Forum Discussion
Ron3rd
Apr 20, 2019Explorer III
Gdetrailer wrote:Ron3rd wrote:
Hi Folks,
We've been using this technique in our food business for several years and it works 100% of the time regardless if you use fresh eggs, older eggs, or whatever. The shells come off in 2 large pieces with no sticking. When we need to peel 100's of eggs, we need to do it quickly.
If you have a technique that works for you, that's fine. This has always worked for us so I'll pass it along. One thing that is different with this technique is the eggs are always added to boiling water, never cold water:
• BRING POT OF WATER TO BOIL FIRST
• TAKE EGGS DIRECTLY FROM REFRIGERATOR
• PLACE EGGS IN POT WITH LARGE SPOON/LADLE
• BOIL FOR 13 MINUTES EXACTLY
• REMOVE FROM HEAT AND RUN COLD WATER OVER EGGS FOR ABOUT A MINUTE.
• NEXT COOL DOWN EGGS WITH ICE AND LET COOL FOR 15 MINUTES
• PEEL EGGS IMMEDIATELY, VERY IMPORTANT.
Yuck.
This is the method that my Mom used when I was growing up.
It makes THE WORST TASTING OVER COOKED DRY EGG YOLKS YOU CAN GET. It also creates a greenish black color layer on the yolk surface between the yolk and white. Over all the eggs have a "sulfur" taste and smell.
Growing up, I HATED anything to do with hard boiled eggs, no amount of "deviling" mixture could hide that sulfur smell and taste.
It wasn't until a tried a method that I saw on a Rachel Ray show that I finally enjoyed hardboiled eggs, the yolk is cooked to perfection, is not dry and zero greenish black color on the yolk and best of all zero sulfur smell or taste..
Rachel Ray hard boiled egg method
" Follow these steps and you will have fool proof, easy to peel hard boiled eggs every time:
1) Place eggs in a saucepan and cover with cold water by about an inch.
2) Bring water just to a boil, then cover pan and remove from the heat.

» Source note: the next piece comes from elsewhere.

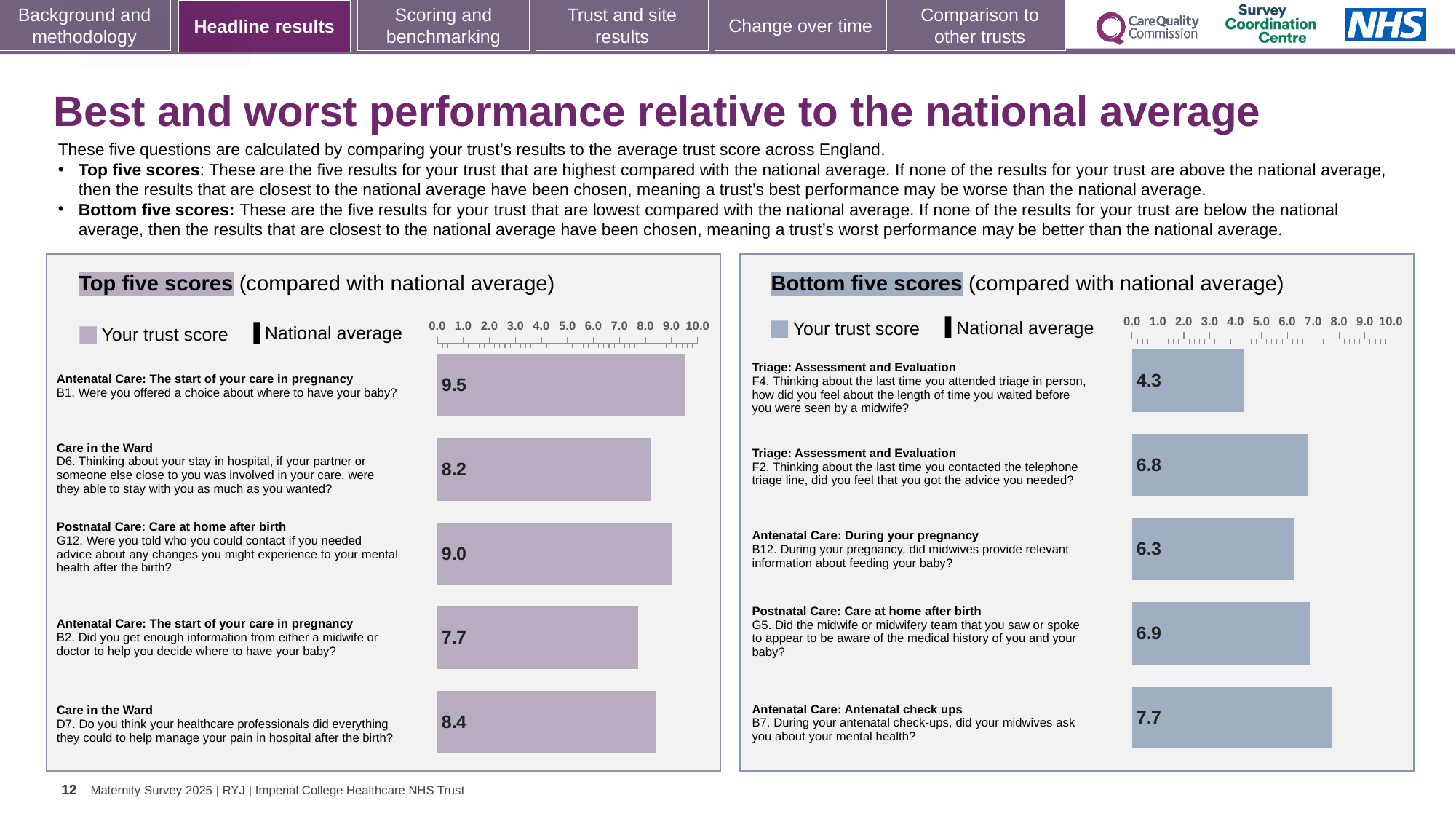
On the Bottom five scores chart, what is the difference between the trust scores for B7 and F4? 3.4 On the Bottom five scores chart, which has the larger trust score: F2 or G5? G5 How many questions are plotted on the Top five scores chart? 5 On the Bottom five scores chart, which question has the highest trust score? B7 (Antenatal Care: Antenatal check ups) On the Top five scores chart, what is the trust score for B1 (Were you offered a choice about where to have your baby)? 9.5 On the Top five scores chart, what is the trust score for D7 (healthcare professionals did everything they could to help manage your pain)? 8.4 On the Top five scores chart, which question has the highest trust score? B1 (Antenatal Care: The start of your care in pregnancy) On the Bottom five scores chart, what is the trust score for F4 (length of time you waited before you were seen by a midwife at triage)? 4.3 On the Bottom five scores chart, which question has the lowest trust score? F4 (Triage: Assessment and Evaluation) On the Top five scores chart, which question has the lowest trust score? B2 (Antenatal Care: The start of your care in pregnancy) What kind of chart is the Bottom five scores chart? Bar chart On the Top five scores chart, what is the difference between the trust scores for B1 and B2? 1.8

3) Let eggs sit in covered pan of water for ten minutes, then drain and rinse in cool water until eggs are cool to the touch.
4) Peel under cold water.
5) Enjoy!"
If they had green yokes she was overcooking the eggs and doing something very different. Especially if they were dry and had a sulfur taste, she was not doing it the way I do it, guaranteed. Green yokes are a big no-no in our house.
My method produces bright yellow yokes every time, 100% percent of the time, and the shells slide right off 2-3 big pieces. The eggs are never overcooked.
My way is not the only way; if you have a method that works for you stick with it.